Mobile devices are truly bridging physical and digital commerce by acting as compliment to the traditional brick-and-mortar shopping experience. Recent analyst research suggests that over a third of smartphone owners use their devices in-store to research products. Through mobile devices shoppers are now bringing the Internet into the store, rather than having to sit at home doing their research on their PC. Online price comparison tools have evolved into mobile apps like Scandit, which eliminate manual search by enabling barcode scanning to compare prices. One thing that’s certain is that there are a variety of ways consumers use their smartphones to assist in their purchasing decisions, check out these recent stats.

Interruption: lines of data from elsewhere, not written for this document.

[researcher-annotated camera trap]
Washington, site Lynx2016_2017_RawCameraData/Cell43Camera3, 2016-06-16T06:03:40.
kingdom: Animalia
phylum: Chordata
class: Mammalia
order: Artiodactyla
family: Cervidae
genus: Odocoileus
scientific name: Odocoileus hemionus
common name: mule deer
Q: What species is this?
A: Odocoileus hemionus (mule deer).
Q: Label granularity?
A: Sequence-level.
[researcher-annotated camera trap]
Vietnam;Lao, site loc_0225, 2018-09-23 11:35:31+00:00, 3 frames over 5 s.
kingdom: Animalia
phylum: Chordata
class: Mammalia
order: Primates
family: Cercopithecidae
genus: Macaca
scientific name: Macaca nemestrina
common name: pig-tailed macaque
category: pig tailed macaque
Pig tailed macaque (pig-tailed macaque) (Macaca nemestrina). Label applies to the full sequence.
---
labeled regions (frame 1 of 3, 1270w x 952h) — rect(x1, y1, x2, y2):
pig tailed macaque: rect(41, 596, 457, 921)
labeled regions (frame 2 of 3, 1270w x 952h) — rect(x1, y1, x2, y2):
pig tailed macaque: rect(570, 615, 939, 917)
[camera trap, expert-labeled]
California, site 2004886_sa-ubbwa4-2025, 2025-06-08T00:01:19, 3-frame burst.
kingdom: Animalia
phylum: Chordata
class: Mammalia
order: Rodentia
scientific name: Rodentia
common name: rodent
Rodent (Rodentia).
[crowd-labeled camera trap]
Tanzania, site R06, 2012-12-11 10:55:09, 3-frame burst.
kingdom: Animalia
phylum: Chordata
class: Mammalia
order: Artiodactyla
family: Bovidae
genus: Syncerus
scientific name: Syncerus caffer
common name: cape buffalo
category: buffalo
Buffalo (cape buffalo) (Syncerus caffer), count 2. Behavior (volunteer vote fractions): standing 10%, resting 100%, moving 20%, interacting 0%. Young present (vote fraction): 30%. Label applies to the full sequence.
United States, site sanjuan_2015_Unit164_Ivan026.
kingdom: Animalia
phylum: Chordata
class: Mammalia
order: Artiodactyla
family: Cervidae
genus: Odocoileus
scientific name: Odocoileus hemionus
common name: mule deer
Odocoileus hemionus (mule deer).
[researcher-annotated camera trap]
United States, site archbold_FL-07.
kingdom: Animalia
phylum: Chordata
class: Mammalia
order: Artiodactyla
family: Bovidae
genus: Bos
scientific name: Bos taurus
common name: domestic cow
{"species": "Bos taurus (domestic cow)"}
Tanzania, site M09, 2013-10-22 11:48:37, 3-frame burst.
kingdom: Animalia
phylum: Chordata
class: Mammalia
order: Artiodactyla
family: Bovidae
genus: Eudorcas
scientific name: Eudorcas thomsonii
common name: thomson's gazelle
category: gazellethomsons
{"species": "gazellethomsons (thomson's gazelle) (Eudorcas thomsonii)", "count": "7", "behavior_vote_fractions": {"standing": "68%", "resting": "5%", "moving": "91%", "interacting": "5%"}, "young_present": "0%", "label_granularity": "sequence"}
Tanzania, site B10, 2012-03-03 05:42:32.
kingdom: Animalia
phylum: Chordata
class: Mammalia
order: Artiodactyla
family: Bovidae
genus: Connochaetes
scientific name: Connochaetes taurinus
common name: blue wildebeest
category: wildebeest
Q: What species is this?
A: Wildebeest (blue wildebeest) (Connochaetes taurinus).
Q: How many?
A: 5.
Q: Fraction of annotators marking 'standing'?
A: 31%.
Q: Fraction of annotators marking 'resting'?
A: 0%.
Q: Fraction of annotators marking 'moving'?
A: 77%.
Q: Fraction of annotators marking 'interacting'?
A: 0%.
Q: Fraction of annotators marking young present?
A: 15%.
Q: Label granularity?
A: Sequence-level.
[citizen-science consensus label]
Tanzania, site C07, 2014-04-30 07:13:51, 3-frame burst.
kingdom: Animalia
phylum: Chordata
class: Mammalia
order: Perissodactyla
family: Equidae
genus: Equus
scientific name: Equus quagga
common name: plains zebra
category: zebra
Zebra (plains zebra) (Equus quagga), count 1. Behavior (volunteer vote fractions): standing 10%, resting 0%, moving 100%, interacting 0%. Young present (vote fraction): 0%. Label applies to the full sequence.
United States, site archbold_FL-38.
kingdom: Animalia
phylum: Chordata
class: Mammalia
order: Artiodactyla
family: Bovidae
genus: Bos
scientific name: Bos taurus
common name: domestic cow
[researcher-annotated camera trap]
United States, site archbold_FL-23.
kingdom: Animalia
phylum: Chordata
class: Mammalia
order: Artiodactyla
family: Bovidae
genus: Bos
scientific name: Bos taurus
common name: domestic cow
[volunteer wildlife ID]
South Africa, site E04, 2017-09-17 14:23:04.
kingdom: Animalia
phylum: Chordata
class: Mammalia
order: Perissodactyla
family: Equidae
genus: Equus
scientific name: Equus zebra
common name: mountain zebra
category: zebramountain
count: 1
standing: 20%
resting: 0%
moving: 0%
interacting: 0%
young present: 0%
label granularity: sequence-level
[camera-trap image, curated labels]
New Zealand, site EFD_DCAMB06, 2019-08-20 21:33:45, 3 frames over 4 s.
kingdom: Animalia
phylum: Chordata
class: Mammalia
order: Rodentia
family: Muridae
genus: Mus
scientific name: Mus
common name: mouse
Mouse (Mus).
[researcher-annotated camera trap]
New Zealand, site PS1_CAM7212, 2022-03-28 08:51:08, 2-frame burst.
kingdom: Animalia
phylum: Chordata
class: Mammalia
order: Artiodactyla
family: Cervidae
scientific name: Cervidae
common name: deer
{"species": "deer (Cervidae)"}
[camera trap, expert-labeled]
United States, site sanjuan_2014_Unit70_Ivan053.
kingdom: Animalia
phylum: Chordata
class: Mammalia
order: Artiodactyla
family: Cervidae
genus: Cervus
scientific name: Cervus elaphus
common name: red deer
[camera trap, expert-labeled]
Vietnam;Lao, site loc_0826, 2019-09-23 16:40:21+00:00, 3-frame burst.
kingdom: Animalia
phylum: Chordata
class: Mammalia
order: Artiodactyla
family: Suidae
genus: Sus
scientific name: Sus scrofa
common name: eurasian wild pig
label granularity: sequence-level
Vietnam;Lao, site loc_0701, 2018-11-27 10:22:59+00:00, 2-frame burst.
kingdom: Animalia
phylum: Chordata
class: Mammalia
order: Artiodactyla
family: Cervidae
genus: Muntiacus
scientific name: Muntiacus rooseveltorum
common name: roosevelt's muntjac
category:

Retailers should recognize that there is an immense opportunity to drive customer engagement and increase their addressable market through embracing mobile technology. Recent trends suggest that 62% of shoppers search for deals digitally for at least half of their shopping trips. These digital deals are major source of discovery, helping your customers find you. Brick-and-mortar retailers and brands should devote resources to developing and curating online content and mobile applications to drive customers to their stores. An interesting route to consider here is working with startups such as shopkick or CheckPoints, which help retailers and brands drive foot traffic to physical stores, drive consumers down individual store aisles and offer rewards for interacting with specific products.
As another example, Coop, the major Swiss retailer, has headed in this direction by developing a mobile app that leverages barcode scanning to enable mobile shopping from virtual storefronts. Coop@home users can simply scan products as they’re shopping in the physical store and have them delivered right to their doorstep. Retailers that neglect these trends will suffer as they become increasingly disconnected from their customers.